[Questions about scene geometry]

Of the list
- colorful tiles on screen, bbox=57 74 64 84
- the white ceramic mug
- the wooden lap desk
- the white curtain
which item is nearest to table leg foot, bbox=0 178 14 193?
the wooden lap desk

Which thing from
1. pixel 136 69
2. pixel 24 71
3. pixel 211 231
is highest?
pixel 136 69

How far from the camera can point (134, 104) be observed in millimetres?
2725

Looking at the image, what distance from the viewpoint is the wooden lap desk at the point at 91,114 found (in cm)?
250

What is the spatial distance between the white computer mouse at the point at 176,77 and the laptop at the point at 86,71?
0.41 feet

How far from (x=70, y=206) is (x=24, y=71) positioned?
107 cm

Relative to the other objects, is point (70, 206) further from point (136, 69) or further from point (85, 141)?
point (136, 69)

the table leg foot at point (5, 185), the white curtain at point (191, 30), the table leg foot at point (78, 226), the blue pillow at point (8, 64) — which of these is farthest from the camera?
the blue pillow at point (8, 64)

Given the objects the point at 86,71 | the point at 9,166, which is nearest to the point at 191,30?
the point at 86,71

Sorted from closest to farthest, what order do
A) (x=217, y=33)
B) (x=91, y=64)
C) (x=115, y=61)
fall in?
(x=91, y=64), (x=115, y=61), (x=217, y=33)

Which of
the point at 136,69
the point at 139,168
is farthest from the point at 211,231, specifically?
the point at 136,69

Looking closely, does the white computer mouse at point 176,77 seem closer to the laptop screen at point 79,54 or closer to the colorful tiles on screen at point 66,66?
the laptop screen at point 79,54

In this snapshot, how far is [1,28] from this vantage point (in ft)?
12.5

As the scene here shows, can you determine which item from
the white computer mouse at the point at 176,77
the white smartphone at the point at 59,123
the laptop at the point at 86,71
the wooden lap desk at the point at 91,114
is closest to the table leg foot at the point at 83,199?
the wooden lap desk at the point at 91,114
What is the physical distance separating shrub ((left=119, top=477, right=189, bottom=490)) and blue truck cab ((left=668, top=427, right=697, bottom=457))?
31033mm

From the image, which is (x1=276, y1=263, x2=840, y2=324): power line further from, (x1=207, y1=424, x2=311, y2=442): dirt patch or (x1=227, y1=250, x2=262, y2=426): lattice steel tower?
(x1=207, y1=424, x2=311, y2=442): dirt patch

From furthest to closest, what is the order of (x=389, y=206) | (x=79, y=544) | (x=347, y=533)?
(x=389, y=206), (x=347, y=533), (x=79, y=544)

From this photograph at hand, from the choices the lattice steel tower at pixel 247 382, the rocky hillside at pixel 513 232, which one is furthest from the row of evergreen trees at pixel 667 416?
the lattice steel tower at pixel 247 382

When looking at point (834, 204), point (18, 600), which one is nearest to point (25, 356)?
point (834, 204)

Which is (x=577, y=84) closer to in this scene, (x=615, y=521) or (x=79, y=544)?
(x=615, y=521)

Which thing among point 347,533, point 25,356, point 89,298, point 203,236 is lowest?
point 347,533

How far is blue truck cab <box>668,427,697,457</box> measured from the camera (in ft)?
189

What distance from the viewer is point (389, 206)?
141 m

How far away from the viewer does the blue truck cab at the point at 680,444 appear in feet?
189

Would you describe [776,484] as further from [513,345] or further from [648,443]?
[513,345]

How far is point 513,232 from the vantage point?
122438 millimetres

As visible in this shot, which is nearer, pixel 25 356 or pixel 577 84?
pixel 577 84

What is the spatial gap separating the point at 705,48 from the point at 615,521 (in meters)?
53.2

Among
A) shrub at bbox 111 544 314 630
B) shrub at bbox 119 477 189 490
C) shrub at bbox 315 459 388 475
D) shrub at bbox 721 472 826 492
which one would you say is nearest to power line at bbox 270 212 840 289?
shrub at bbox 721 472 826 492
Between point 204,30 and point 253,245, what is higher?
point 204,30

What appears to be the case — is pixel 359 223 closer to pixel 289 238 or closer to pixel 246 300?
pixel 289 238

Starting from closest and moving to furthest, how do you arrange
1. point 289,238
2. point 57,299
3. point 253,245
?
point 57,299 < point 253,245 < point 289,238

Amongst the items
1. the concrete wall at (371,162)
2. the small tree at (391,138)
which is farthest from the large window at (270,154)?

__WHAT THE EXERCISE ASKS__:
Can you write out all of the rows above, word for word and with nothing changed?

__WRITTEN ANSWER__:
Of the list
- colorful tiles on screen, bbox=57 74 64 84
- the white ceramic mug
- the wooden lap desk
- the white curtain
which item is nearest to table leg foot, bbox=0 178 14 193?
the wooden lap desk

Which thing from
1. pixel 136 69
2. pixel 24 71
3. pixel 211 231
is highest?
pixel 136 69

How far from the camera can point (134, 104) be observed in millimetres?
2725

Looking at the image, what distance from the viewpoint is the wooden lap desk at the point at 91,114 found (in cm)?
250

What is the spatial distance between the white computer mouse at the point at 176,77 and the laptop at the point at 86,71?
0.41 feet

How far from (x=70, y=206) is (x=24, y=71) positioned?
107 cm

Relative to the other objects, is point (70, 206) further from point (136, 69) or further from point (85, 141)?
point (136, 69)

the table leg foot at point (5, 185), the white curtain at point (191, 30), the table leg foot at point (78, 226), the blue pillow at point (8, 64) — which of these is farthest from the camera?
the blue pillow at point (8, 64)

Given the objects the point at 86,71 | the point at 9,166, which is nearest to the point at 191,30?
the point at 86,71

Sorted from closest to farthest, what order do
A) (x=217, y=33)
B) (x=91, y=64)
C) (x=115, y=61)
fall in?
(x=91, y=64), (x=115, y=61), (x=217, y=33)

Which of
the point at 136,69
the point at 139,168
is farthest from the point at 211,231, specifically?
the point at 136,69

Looking closely, does the white computer mouse at point 176,77 seem closer to the laptop screen at point 79,54 or closer to the colorful tiles on screen at point 66,66?
the laptop screen at point 79,54

In this snapshot, how far is [1,28] from this vantage point (in ft)?
12.5

As the scene here shows, can you determine which item from
the white computer mouse at the point at 176,77
the white smartphone at the point at 59,123
the laptop at the point at 86,71
the wooden lap desk at the point at 91,114
is closest to the table leg foot at the point at 83,199?
the wooden lap desk at the point at 91,114
What is the physical distance separating shrub ((left=119, top=477, right=189, bottom=490)) and blue truck cab ((left=668, top=427, right=697, bottom=457))?
31033mm

From the image, which is (x1=276, y1=263, x2=840, y2=324): power line further from, (x1=207, y1=424, x2=311, y2=442): dirt patch or (x1=227, y1=250, x2=262, y2=426): lattice steel tower?
(x1=207, y1=424, x2=311, y2=442): dirt patch

From furthest to closest, what is the order of (x=389, y=206) | (x=79, y=544) | (x=347, y=533)?
(x=389, y=206), (x=347, y=533), (x=79, y=544)

From this photograph at hand, from the choices the lattice steel tower at pixel 247 382, the rocky hillside at pixel 513 232, which one is furthest from the row of evergreen trees at pixel 667 416?
the lattice steel tower at pixel 247 382

When looking at point (834, 204), point (18, 600), which one is nearest to point (25, 356)?
point (834, 204)

Which is (x=577, y=84) closer to in this scene, (x=615, y=521) or (x=79, y=544)?
(x=615, y=521)

Which thing among point 347,533, point 25,356, point 89,298, point 203,236 is lowest?
point 347,533

How far is blue truck cab <box>668,427,697,457</box> measured from the camera (in ft)?
189

What distance from the viewer is point (389, 206)?
141 m

How far away from the viewer does the blue truck cab at the point at 680,444 appear in feet?
189

Would you describe [776,484] as further from [513,345] or further from [648,443]?
[513,345]

How far is point 513,232 from the vantage point?
122438 millimetres

As visible in this shot, which is nearer, pixel 25 356 or pixel 577 84?
pixel 577 84

What is the spatial gap separating the point at 705,48 from the point at 615,521 (in meters)?
53.2

Among
A) shrub at bbox 111 544 314 630
B) shrub at bbox 119 477 189 490
C) shrub at bbox 315 459 388 475
D) shrub at bbox 721 472 826 492
which one would you say is nearest to power line at bbox 270 212 840 289?
shrub at bbox 721 472 826 492
Between point 204,30 and point 253,245, what is higher?
point 204,30

What appears to be the case — is pixel 359 223 closer to pixel 289 238 or closer to pixel 246 300?
pixel 289 238

Starting from closest and moving to furthest, how do you arrange
1. point 289,238
2. point 57,299
3. point 253,245
?
point 57,299 < point 253,245 < point 289,238

Amongst the items
1. the concrete wall at (371,162)
2. the small tree at (391,138)
which is farthest from the large window at (270,154)?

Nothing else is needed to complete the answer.